** TEXT PROVIDED **
Halfway through the thought, "I need to call Leo," I'm reminded that this is not an option. I used to have that thought quite often after leaving an incredibly frustrating music rehearsal or randomly hearing a Diana Ross song come through my headphones (he was her biggest fan!). I still have that thought, quite often. I am, however, bombarded with the reality that I will never be able to call Leo again, that I'll never hear that voice again in this lifetime. I had a panic attack when I thought I had accidentally deleted his final voicemail to me from my phone. I'm trampled by thoughts of burying him merely two days before my birthday. I was too grief-stricken to celebrate last year. I wonder what my birthday holds for me this year. Another year. Without him. He'd be proud of me, I'm sure. He'd roll his eyes at me upon hearing that I'm following a newly excavated life passion and going to seminary. LOL He sometimes scolded me for "doing too much" but always supported my various endeavors. He told me that I'd succeed at anything I put my heart to and energy behind. He said that would make it difficult for me to settle on one life path because I succeeded at so many things. He was right. None of my crazy decisions or my self-doubt could keep him from believing that the best version of me was attainable, however wide or long my dreams were.

** WRITTEN REQUEST 1 **
Answer these from the passage about Leo, one answer per line, marked like the questions:
(a) Which singer was Leo the biggest fan of?
(b) What did the narrator have a panic attack over thinking they had deleted?
(c) How many days before the narrator's birthday was Leo buried?
** WRITTEN REQUEST 2 **
In the rows, take everything from the line containing "State the correct sequence of" down to the end of the rows and rewrite it with "furthest to nearest" changed to "nearest to furthest", leaving all else as it is.

** MATERIAL FOR THIS TASK **

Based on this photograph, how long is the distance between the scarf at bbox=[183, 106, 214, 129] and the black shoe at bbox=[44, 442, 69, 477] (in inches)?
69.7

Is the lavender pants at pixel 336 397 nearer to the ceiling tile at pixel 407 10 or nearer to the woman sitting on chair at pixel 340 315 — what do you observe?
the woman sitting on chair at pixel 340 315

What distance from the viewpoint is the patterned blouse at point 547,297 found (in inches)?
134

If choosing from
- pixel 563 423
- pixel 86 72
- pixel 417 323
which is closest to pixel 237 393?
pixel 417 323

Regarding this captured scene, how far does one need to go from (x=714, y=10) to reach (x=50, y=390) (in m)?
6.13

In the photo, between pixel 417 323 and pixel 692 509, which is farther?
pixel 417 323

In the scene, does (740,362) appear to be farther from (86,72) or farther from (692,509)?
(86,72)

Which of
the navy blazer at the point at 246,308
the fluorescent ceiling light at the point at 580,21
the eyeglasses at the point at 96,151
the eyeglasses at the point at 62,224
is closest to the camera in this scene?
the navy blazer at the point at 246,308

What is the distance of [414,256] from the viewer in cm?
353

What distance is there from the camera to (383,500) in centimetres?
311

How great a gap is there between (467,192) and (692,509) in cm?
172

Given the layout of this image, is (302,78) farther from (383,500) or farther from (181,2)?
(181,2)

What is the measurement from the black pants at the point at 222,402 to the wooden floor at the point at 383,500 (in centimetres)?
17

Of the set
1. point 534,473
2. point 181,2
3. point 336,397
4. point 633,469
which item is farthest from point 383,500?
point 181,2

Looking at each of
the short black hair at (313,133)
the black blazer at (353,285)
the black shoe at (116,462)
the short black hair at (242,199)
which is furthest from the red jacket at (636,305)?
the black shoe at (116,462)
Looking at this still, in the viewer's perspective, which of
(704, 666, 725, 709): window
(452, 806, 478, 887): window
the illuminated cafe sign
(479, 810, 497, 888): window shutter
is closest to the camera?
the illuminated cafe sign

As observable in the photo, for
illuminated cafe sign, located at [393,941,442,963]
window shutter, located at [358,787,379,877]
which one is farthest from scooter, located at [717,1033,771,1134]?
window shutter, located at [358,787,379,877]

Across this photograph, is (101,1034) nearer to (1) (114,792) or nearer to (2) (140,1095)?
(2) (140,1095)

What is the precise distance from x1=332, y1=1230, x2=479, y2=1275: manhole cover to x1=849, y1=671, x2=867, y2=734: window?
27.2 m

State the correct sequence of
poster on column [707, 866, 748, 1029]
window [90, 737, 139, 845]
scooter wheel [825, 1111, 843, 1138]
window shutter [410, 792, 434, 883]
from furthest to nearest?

** FULL SOLUTION 1 **
(a) Diana Ross
(b) Leo's final voicemail to the narrator
(c) Two days

** FULL SOLUTION 2 **
State the correct sequence of
poster on column [707, 866, 748, 1029]
window [90, 737, 139, 845]
scooter wheel [825, 1111, 843, 1138]
window shutter [410, 792, 434, 883]
from nearest to furthest?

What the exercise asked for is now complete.